**Given text**

==*==

Iraq: Wounded ISIL chief alive in Syria
BAGHDAD
An Iraqi interior ministry official said Islamic State of Iraq and the Levant (ISIL) head Abu Bakr al-Baghdadi is alive and being treated at a field hospital in Syria after being wounded in an air strike.
“We have irrefutable information and documents from sources within the terrorist organization that al-Baghdadi is still alive and hiding” in Syria’s northeastern Jazira region, said intelligence and counterterrorism department head Abu Ali al-Basri, quoted yesterday in the government daily As-Sabah.
ISIL retains a significant presence in the desert plains of northeastern Syria’s Hasakeh province despite having lost most of its cross-border “caliphate” which once also covered a third of neighboring Iraq.
Basri said that Baghdadi was suffering from “injuries, diabetes and fractures to the body and legs that prevent him from walking without assistance.”

==*==

**Data**
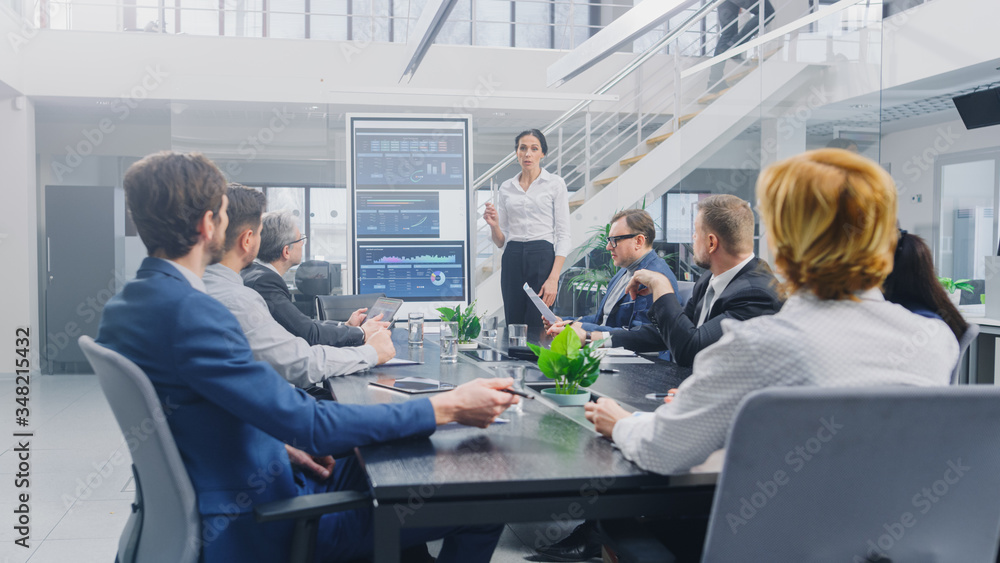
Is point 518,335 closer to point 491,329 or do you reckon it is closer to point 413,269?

==*==

**What to do**
[1] Answer from the al-Baghdadi report:
(a) Where is al-Baghdadi being treated?
(b) Which newspaper quoted Abu Ali al-Basri?
(c) What health problems did Basri say al-Baghdadi has?
[2] Pick up the al-Baghdadi report where it stops and continue it.
None of the lines are needed.

**Task-by-task outputs**
[1]
(a) At a field hospital in Syria.
(b) The government daily As-Sabah.
(c) Injuries, diabetes, and fractures to the body and legs.

[2]
The jihadist chief had been wounded in “air raids against ISIL strongholds in Iraq.”
Iraqi authorities last week published a list of “internationally wanted terrorist leaders” headed by the self-proclaimed ISIL “caliph,” born in 1971, under the name Ibrahim Awad Ibrahim Ali al-Badri al-Samarrai.
Last June, Russia said it had probably killed Abu Bakr al-Baghdadi in a late May air raid near Raqa in Syria, but later said it was still trying to verify his fate.
In September, an American military chief said the jihadist chief was still alive and probably hiding in eastern Syria’s Euphrates Valley.